Emil 107



ISTERIA DELL'ETERNITà

Capisco che si possa avere il gusto della Croce, ma riprodurre tutti i giorni l'avvenimento trito del Calvario ha un che di meraviglioso, di insensato e di stupido. Poiché alla fine anche il Salvatore, se si abusa delle sue malie, è tedioso al pari di chiunque altro.
I santi furono dei grandi perversi, come le sante furono delle magnifiche voluttuose. Gli uni e le altre - folli di una sola idea - trasformarono la croce in vizio. La "profondità" è la dimensione di coloro che non sono in grado di variare i loro pensieri e i loro appetiti, e che esplorano una stessa ragione del piacere e del dolore. Attenti al fluttuare degli istanti, non siamo capaci di ammettere un avvenimento assoluto: Gesù non potrebbe dividere la storia in due, né l'irruzione della Croce spezzare il corso imparziale del tempo. Il pensiero religioso - forma di pensiero ossessivo - sottrae all'insieme degli avvenimenti una porzione temporale e la investe di tutti gli attributi dell'Incondizionato.
è in questo modo che gli dèi e i loro figli furono possibili...
La vita è il luogo delle mie infatuazioni: tutto ciò che strappo all'indifferenza glielo restituisco quasi immediatamente.
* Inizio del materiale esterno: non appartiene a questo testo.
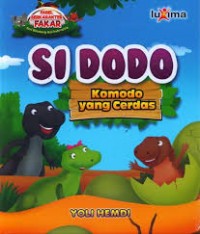 SI Dodo Komodo Yang Cerdas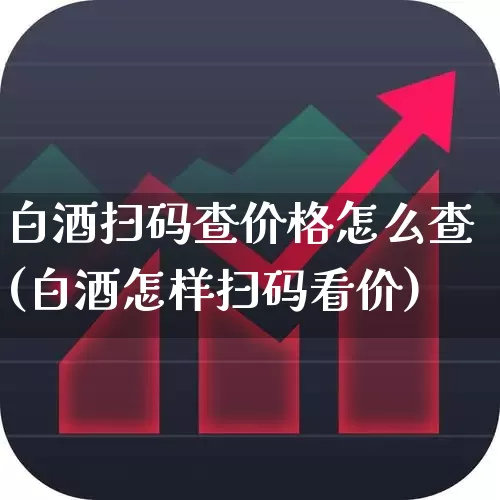 白酒扫码查价格怎么查(白酒怎样扫码看价)_https://www.wanyuyiyao.com_北交所_第1张
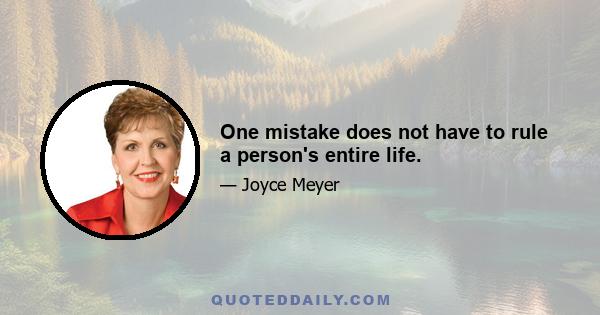 One mistake does not have to rule a person's entire life.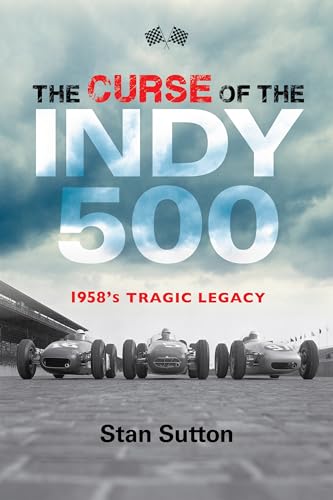 Curse of the Indy 500: 1958's Tragic Legacy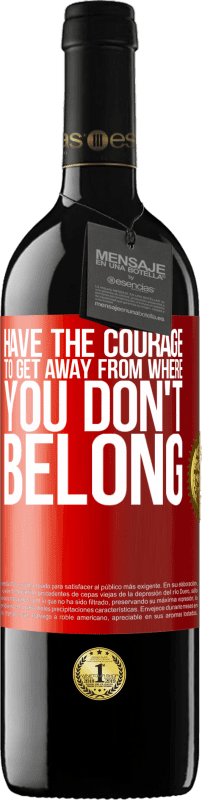 «Имейте мужество уйти от того, где вы не принадлежите» Издание RED MBE Бронировать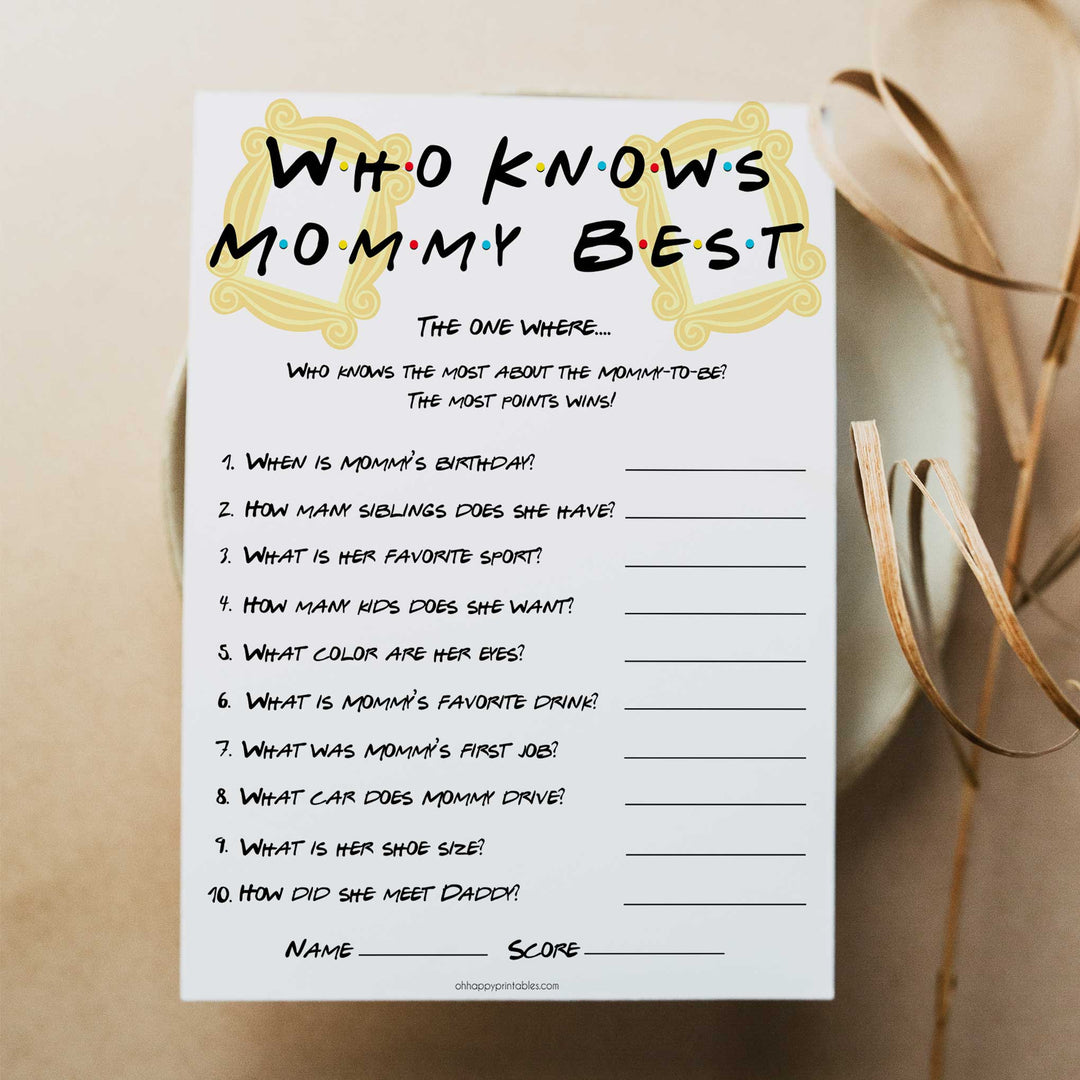 who knows mommy best game, Printable baby shower games, friends fun baby games, baby shower games, fun baby shower ideas, top baby shower ideas, friends baby shower, friends baby shower ideas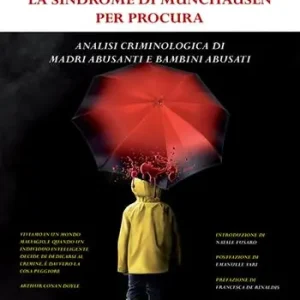 Nuovo Arrivo La sindrome di Munchausen per procura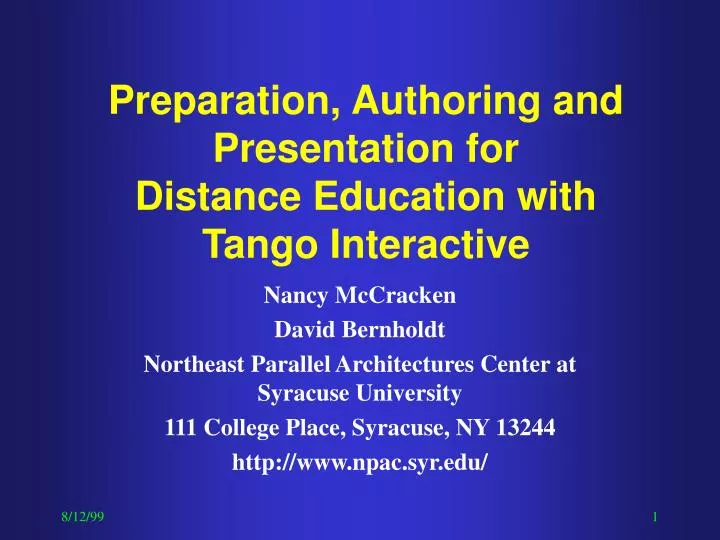 preparation authoring and presentation for distance education with tango interactive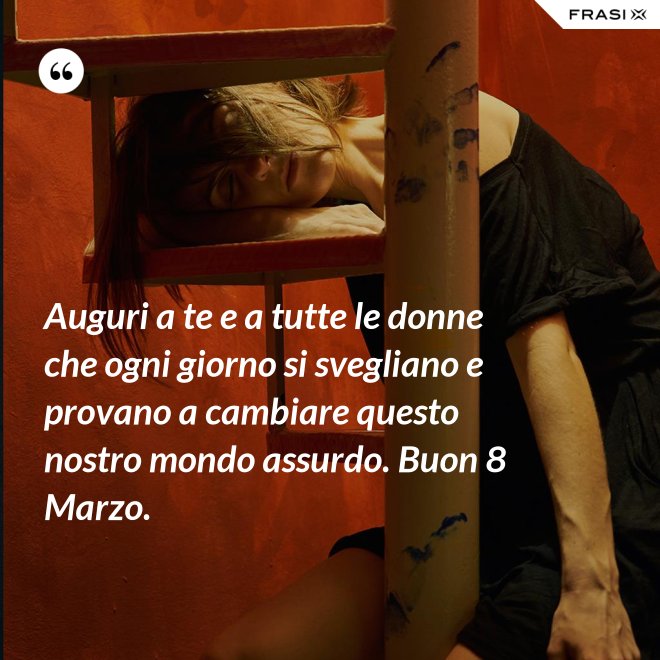 Auguri a te e a tutte le donne che ogni giorno si svegliano e provano a cambiare questo nostro mondo assurdo. Buon 8 Marzo. - Anonimo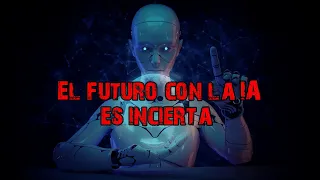 El futuro con la IA es incierta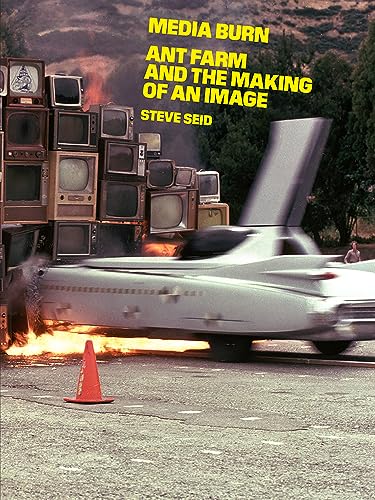 Stock image for Media Burn: Ant Farm and the Making of an Image [Paperback] Seid, Steve for sale by Lakeside Books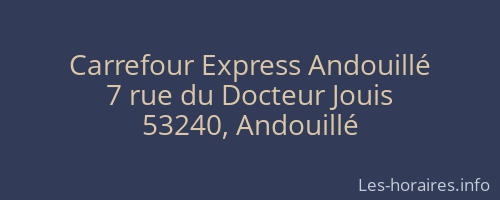 Carrefour Express Andouillé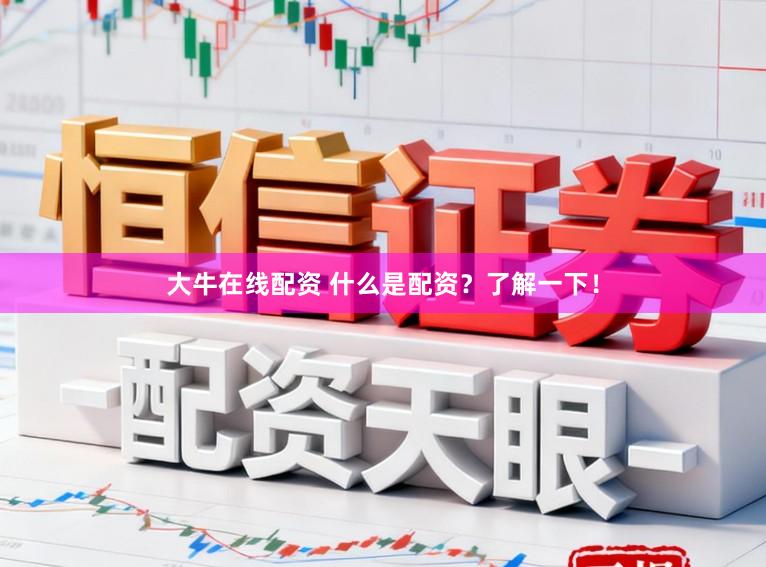 大牛在线配资 什么是配资？了解一下！
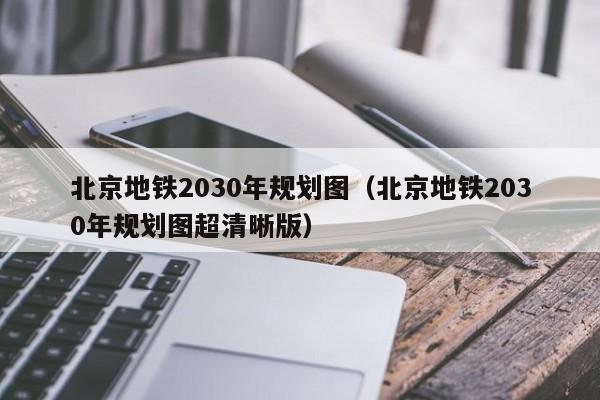 北京地铁2030年规划图（北京地铁2030年规划图超清晰版）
Non così agiscono i santi: essi scelgono una volta per tutte. Io vivo per distaccarmi da tutto quello che amo, loro per infatuarsi di un solo oggetto; io assaporo l'eternità, loro vi si inabissano.
Le meraviglie della terra - e, a maggior ragione, quelle del cielo - provengono da un'isteria duratura. La santità: terremoto del cuore, annientamento a furia di credere, espressione culminante della sensibilità fanatica, deformità trascendente... Fra un illuminato e un semplice di spirito vi è maggiore corrispondenza che non fra il primo e uno scettico. Ecco tutta la distanza che separa la fede dalla conoscenza senza speranza, dall'esistenza senza risultato.
 
TAPPE DELL'ORGOGLIO

Frequentando la follia dei santi, vi capita di dimenticare i vostri limiti, le vostre catene, i vostri fardelli, e di esclamare: "Io sono l'anima del mondo; imporporo l'universo con i miei ardori. Ormai non vi sarà più notte: ho preparato la festa eterna degli astri; il sole è superfluo: tutto riluce, e le pietre sono più lievi delle ali degli angeli".
Poi, tra la frenesia e il raccoglimento: "Se non sono questa Anima, almeno aspiro ad esserlo. Non ho forse dato il mio nome a tutti gli oggetti? Tutto mi proclama, dai letamai alle volte celesti: non sono io il silenzio e il frastuono delle cose?"
E, al punto più basso, passata la sbornia: "Sono la tomba delle faville, il ludibrio del verme, una carogna che importuna l'azzurro, un emulo carnevalesco dei cieli, un ex Nulla senza nemmeno il privilegio di essere mai imputridito. Sono dunque giunto a tale perfezione d'abisso da non aver più spazio per decadere?"